Per Olivier Longchamp, della Dichiarazione di Berna, il disegno di legge va nella direzione giusta, ma non è ancora ottimale. “È ancora troppo restrittivo, dato che lo Stato deve essere considerato disfunzionante, ciò che l’Egitto non è, per poter fare a meno dell’assistenza giudiziaria”. L’esperta basilese Gretta Fenner, al contrario, ritiene che l’assistenza giudiziaria internazionale sia “indispensabile, anche se richiede molto tempo”. Per quanto riguarda la nuova legge, “permetterà, a determinate condizioni, di trasmettere al paese d’origine le informazioni sui fondi bloccati. In base alla nostra esperienza, ciò agevolerà notevolmente la ricerca di beni e la loro restituzione”, afferma.

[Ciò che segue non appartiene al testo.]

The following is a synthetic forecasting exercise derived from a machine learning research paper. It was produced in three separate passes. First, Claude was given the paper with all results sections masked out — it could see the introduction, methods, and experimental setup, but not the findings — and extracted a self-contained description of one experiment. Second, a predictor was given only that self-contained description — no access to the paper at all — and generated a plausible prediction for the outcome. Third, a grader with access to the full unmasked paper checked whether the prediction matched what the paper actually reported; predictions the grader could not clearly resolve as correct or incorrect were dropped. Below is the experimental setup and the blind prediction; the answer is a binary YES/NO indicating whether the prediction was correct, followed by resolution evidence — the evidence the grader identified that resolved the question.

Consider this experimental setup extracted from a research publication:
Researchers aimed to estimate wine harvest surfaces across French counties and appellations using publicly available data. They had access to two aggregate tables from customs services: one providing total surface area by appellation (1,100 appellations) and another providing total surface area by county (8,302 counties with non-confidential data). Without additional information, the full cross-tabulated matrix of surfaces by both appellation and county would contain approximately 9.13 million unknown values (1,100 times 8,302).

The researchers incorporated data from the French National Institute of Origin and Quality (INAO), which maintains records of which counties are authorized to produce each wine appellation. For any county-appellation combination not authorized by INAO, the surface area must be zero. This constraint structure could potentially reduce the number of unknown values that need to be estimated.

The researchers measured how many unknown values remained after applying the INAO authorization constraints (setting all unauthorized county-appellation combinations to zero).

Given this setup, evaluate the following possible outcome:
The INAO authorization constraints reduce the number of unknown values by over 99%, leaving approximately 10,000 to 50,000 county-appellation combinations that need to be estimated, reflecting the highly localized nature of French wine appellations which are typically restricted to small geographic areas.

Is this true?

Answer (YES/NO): NO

Ma per Olivier Longchamp, “la preoccupazione principale non dovrebbe essere come rimpatriare questi beni illeciti, ma impedire che finiscano in Svizzera”. Per questo, a suo avviso, occorrono sanzioni più severe contro gli intermediari finanziari che non esercitano le loro funzioni in materia di lotta contro il riciclaggio di denaro. “Le sanzioni adottate nei confronti delle banche svizzere , nelle quali vi sono quasi 2 miliardi di franchi appartenenti a potentati arabi e alle loro famiglie, non sono ancora note”, si lamenta.

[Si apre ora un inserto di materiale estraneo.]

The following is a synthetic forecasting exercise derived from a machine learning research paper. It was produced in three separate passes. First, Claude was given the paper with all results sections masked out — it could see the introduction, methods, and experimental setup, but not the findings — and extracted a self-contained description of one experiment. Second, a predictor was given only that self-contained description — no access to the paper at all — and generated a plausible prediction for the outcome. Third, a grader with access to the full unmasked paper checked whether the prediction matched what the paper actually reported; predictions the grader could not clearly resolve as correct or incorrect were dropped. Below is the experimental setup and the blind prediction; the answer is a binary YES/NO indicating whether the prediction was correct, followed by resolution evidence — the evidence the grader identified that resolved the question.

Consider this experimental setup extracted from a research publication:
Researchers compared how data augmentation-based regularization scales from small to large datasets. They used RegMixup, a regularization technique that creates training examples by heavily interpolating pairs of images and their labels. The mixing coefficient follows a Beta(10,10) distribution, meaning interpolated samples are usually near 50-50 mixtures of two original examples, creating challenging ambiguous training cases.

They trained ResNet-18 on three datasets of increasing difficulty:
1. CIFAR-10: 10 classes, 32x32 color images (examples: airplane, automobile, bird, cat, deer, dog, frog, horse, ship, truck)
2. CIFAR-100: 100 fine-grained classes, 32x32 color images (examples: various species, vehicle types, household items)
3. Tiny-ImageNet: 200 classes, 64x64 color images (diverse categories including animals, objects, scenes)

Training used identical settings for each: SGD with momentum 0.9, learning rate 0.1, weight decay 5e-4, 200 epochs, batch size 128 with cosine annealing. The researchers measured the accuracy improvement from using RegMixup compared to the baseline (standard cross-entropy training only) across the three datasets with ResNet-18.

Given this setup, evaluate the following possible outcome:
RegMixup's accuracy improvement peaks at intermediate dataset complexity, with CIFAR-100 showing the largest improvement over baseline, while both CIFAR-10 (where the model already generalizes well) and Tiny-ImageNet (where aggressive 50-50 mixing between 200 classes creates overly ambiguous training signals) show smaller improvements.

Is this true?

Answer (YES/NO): NO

Fatti difficili da dimostrare
Approfittando dell’instabilità che regna in Egitto, gli avvocati del clan Mubarak moltiplicano le pratiche per discolpare i loro clienti in Svizzera . “Dopo due anni d’inchiesta, l’MPC non ha ancora presentato alcuna accusa concreta o un elemento che indichi che i beni confiscati ai miei clienti in Svizzera sarebbero di provenienza illecita”, sostiene Lionel Halperin, avvocato ginevrino di Alaa e Gamal Mubarak. “Senza le pressioni politiche esercitate dal DFAE, il procedimento sarebbe stato archiviato da tempo”, sostiene il legale.
Per Olivier Longchamp, esperto di questioni finanziarie dell’organizzazione non governativa Dichiarazione di Berna, la Confederazione è in una posizione delicata: “Nel contesto attuale, la ripresa dell’assistenza giudiziaria tra i due paesi sembra poco probabile. Ciò non influirà sul congelamento dei beni, che sono bloccati sulla base del diritto svizzero. Sarà invece molto difficile provare i fatti di corruzione verificatisi 10 o 20 anni fa in un paese con il quale non si collabora”. L’origine illecita dei fondi deve infatti essere stabilita da un tribunale, per permettere la loro restituzione.
Direttrice del Basel Institute international center for asset revery ( ICAR ), Gretta Fenner ritiene da parte sua che i due paesi abbiano già intrapreso “sforzi significativi per ritrovare e restituire i beni rubati da Mubarak e dalla sua famiglia”.
Ma Gretta Fenner riconosce che la crescente instabilità politica in Egitto non agevolerà le cose. “Gli egiziani hanno fatto sorgere grandi speranze tra la popolazione riguardo all’importo dei beni che potrebbero essere trovati e restituiti. La frustrazione continuerà a crescere nelle strade del Cairo, ciò che acuirà la pressione politica da entrambi i lati. Una situazione che purtroppo non favorisce la fiducia e la legalità, i principi fondamentali della cooperazione nella lotta contro la criminalità finanziaria internazionale”.